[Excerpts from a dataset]
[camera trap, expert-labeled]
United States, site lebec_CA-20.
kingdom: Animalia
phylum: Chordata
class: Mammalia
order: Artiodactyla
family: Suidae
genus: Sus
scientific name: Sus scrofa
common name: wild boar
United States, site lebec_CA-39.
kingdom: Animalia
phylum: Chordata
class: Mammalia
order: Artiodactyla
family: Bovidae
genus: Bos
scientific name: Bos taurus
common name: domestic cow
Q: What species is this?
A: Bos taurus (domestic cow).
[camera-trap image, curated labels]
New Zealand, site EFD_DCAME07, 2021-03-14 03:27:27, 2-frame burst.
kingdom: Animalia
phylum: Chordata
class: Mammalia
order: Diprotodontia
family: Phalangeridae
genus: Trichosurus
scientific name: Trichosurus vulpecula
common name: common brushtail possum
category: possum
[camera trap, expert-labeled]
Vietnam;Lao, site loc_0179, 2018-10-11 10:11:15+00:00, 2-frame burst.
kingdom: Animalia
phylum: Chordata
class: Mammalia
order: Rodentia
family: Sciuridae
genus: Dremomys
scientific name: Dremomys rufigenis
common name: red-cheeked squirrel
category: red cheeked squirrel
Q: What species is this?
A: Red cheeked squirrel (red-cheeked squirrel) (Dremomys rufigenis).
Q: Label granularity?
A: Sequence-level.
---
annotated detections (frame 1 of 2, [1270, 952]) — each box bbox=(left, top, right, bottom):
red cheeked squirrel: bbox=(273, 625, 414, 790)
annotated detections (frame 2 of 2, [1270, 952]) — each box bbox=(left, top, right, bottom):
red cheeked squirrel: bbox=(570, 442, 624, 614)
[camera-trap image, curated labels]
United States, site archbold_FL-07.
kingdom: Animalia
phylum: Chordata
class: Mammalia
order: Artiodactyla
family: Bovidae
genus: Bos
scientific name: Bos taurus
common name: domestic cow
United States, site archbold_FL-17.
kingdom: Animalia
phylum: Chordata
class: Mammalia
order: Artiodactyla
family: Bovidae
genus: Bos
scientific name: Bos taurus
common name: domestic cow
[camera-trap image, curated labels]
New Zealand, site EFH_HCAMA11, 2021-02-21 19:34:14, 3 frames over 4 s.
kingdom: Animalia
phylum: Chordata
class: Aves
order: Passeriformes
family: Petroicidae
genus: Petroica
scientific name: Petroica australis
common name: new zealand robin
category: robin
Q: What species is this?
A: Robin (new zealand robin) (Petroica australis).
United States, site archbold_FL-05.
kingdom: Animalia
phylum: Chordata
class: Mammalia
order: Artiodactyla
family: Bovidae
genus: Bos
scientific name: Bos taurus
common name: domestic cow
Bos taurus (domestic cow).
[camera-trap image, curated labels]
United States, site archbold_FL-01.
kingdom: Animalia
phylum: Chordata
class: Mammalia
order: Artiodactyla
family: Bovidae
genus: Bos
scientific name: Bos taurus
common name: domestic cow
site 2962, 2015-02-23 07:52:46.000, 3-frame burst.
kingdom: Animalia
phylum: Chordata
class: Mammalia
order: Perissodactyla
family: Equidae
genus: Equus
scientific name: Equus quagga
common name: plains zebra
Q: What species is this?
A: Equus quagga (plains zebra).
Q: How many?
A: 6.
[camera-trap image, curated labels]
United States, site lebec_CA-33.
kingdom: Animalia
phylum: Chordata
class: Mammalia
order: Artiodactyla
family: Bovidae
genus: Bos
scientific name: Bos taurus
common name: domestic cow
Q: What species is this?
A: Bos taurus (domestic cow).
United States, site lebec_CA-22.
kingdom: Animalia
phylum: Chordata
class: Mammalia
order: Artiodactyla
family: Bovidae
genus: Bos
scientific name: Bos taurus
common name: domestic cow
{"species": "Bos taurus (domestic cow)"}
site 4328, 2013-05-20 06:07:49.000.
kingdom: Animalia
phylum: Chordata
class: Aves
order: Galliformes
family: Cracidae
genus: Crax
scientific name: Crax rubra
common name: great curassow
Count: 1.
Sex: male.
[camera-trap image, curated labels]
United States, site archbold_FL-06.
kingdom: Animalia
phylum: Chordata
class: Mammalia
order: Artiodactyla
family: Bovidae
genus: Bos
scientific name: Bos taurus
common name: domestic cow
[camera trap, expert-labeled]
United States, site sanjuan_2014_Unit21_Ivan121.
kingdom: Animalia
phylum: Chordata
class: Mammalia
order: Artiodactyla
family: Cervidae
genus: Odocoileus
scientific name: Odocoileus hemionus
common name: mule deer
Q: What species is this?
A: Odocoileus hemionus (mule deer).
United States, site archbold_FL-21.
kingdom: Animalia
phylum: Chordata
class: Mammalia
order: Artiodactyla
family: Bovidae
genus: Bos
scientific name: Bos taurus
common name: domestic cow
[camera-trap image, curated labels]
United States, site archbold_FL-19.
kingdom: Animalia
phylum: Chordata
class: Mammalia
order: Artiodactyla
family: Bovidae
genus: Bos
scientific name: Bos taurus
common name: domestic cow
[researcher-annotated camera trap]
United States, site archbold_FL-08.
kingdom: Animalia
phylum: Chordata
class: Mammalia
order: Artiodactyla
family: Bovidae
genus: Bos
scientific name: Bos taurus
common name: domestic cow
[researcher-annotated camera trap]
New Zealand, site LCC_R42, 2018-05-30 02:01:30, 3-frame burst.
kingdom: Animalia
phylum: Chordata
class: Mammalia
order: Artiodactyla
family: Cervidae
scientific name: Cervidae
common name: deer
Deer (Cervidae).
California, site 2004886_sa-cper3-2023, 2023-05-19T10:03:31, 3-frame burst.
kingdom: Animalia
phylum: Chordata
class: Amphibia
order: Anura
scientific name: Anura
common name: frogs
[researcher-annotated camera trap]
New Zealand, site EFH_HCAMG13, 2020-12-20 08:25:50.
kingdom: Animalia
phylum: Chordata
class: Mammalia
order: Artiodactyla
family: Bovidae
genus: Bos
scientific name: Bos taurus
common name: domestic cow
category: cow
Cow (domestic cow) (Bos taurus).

Your task – Each record has to be given again exactly as written.

Answer for this exercise –
[camera trap, expert-labeled]
United States, site lebec_CA-20.
kingdom: Animalia
phylum: Chordata
class: Mammalia
order: Artiodactyla
family: Suidae
genus: Sus
scientific name: Sus scrofa
common name: wild boar
United States, site lebec_CA-39.
kingdom: Animalia
phylum: Chordata
class: Mammalia
order: Artiodactyla
family: Bovidae
genus: Bos
scientific name: Bos taurus
common name: domestic cow
Q: What species is this?
A: Bos taurus (domestic cow).
[camera-trap image, curated labels]
New Zealand, site EFD_DCAME07, 2021-03-14 03:27:27, 2-frame burst.
kingdom: Animalia
phylum: Chordata
class: Mammalia
order: Diprotodontia
family: Phalangeridae
genus: Trichosurus
scientific name: Trichosurus vulpecula
common name: common brushtail possum
category: possum
[camera trap, expert-labeled]
Vietnam;Lao, site loc_0179, 2018-10-11 10:11:15+00:00, 2-frame burst.
kingdom: Animalia
phylum: Chordata
class: Mammalia
order: Rodentia
family: Sciuridae
genus: Dremomys
scientific name: Dremomys rufigenis
common name: red-cheeked squirrel
category: red cheeked squirrel
Q: What species is this?
A: Red cheeked squirrel (red-cheeked squirrel) (Dremomys rufigenis).
Q: Label granularity?
A: Sequence-level.
---
annotated detections (frame 1 of 2, [1270, 952]) — each box bbox=(left, top, right, bottom):
red cheeked squirrel: bbox=(273, 625, 414, 790)
annotated detections (frame 2 of 2, [1270, 952]) — each box bbox=(left, top, right, bottom):
red cheeked squirrel: bbox=(570, 442, 624, 614)
[camera-trap image, curated labels]
United States, site archbold_FL-07.
kingdom: Animalia
phylum: Chordata
class: Mammalia
order: Artiodactyla
family: Bovidae
genus: Bos
scientific name: Bos taurus
common name: domestic cow
United States, site archbold_FL-17.
kingdom: Animalia
phylum: Chordata
class: Mammalia
order: Artiodactyla
family: Bovidae
genus: Bos
scientific name: Bos taurus
common name: domestic cow
[camera-trap image, curated labels]
New Zealand, site EFH_HCAMA11, 2021-02-21 19:34:14, 3 frames over 4 s.
kingdom: Animalia
phylum: Chordata
class: Aves
order: Passeriformes
family: Petroicidae
genus: Petroica
scientific name: Petroica australis
common name: new zealand robin
category: robin
Q: What species is this?
A: Robin (new zealand robin) (Petroica australis).
United States, site archbold_FL-05.
kingdom: Animalia
phylum: Chordata
class: Mammalia
order: Artiodactyla
family: Bovidae
genus: Bos
scientific name: Bos taurus
common name: domestic cow
Bos taurus (domestic cow).
[camera-trap image, curated labels]
United States, site archbold_FL-01.
kingdom: Animalia
phylum: Chordata
class: Mammalia
order: Artiodactyla
family: Bovidae
genus: Bos
scientific name: Bos taurus
common name: domestic cow
site 2962, 2015-02-23 07:52:46.000, 3-frame burst.
kingdom: Animalia
phylum: Chordata
class: Mammalia
order: Perissodactyla
family: Equidae
genus: Equus
scientific name: Equus quagga
common name: plains zebra
Q: What species is this?
A: Equus quagga (plains zebra).
Q: How many?
A: 6.
[camera-trap image, curated labels]
United States, site lebec_CA-33.
kingdom: Animalia
phylum: Chordata
class: Mammalia
order: Artiodactyla
family: Bovidae
genus: Bos
scientific name: Bos taurus
common name: domestic cow
Q: What species is this?
A: Bos taurus (domestic cow).
United States, site lebec_CA-22.
kingdom: Animalia
phylum: Chordata
class: Mammalia
order: Artiodactyla
family: Bovidae
genus: Bos
scientific name: Bos taurus
common name: domestic cow
{"species": "Bos taurus (domestic cow)"}
site 4328, 2013-05-20 06:07:49.000.
kingdom: Animalia
phylum: Chordata
class: Aves
order: Galliformes
family: Cracidae
genus: Crax
scientific name: Crax rubra
common name: great curassow
Count: 1.
Sex: male.
[camera-trap image, curated labels]
United States, site archbold_FL-06.
kingdom: Animalia
phylum: Chordata
class: Mammalia
order: Artiodactyla
family: Bovidae
genus: Bos
scientific name: Bos taurus
common name: domestic cow
[camera trap, expert-labeled]
United States, site sanjuan_2014_Unit21_Ivan121.
kingdom: Animalia
phylum: Chordata
class: Mammalia
order: Artiodactyla
family: Cervidae
genus: Odocoileus
scientific name: Odocoileus hemionus
common name: mule deer
Q: What species is this?
A: Odocoileus hemionus (mule deer).
United States, site archbold_FL-21.
kingdom: Animalia
phylum: Chordata
class: Mammalia
order: Artiodactyla
family: Bovidae
genus: Bos
scientific name: Bos taurus
common name: domestic cow
[camera-trap image, curated labels]
United States, site archbold_FL-19.
kingdom: Animalia
phylum: Chordata
class: Mammalia
order: Artiodactyla
family: Bovidae
genus: Bos
scientific name: Bos taurus
common name: domestic cow
[researcher-annotated camera trap]
United States, site archbold_FL-08.
kingdom: Animalia
phylum: Chordata
class: Mammalia
order: Artiodactyla
family: Bovidae
genus: Bos
scientific name: Bos taurus
common name: domestic cow
[researcher-annotated camera trap]
New Zealand, site LCC_R42, 2018-05-30 02:01:30, 3-frame burst.
kingdom: Animalia
phylum: Chordata
class: Mammalia
order: Artiodactyla
family: Cervidae
scientific name: Cervidae
common name: deer
Deer (Cervidae).
California, site 2004886_sa-cper3-2023, 2023-05-19T10:03:31, 3-frame burst.
kingdom: Animalia
phylum: Chordata
class: Amphibia
order: Anura
scientific name: Anura
common name: frogs
[researcher-annotated camera trap]
New Zealand, site EFH_HCAMG13, 2020-12-20 08:25:50.
kingdom: Animalia
phylum: Chordata
class: Mammalia
order: Artiodactyla
family: Bovidae
genus: Bos
scientific name: Bos taurus
common name: domestic cow
category: cow
Cow (domestic cow) (Bos taurus).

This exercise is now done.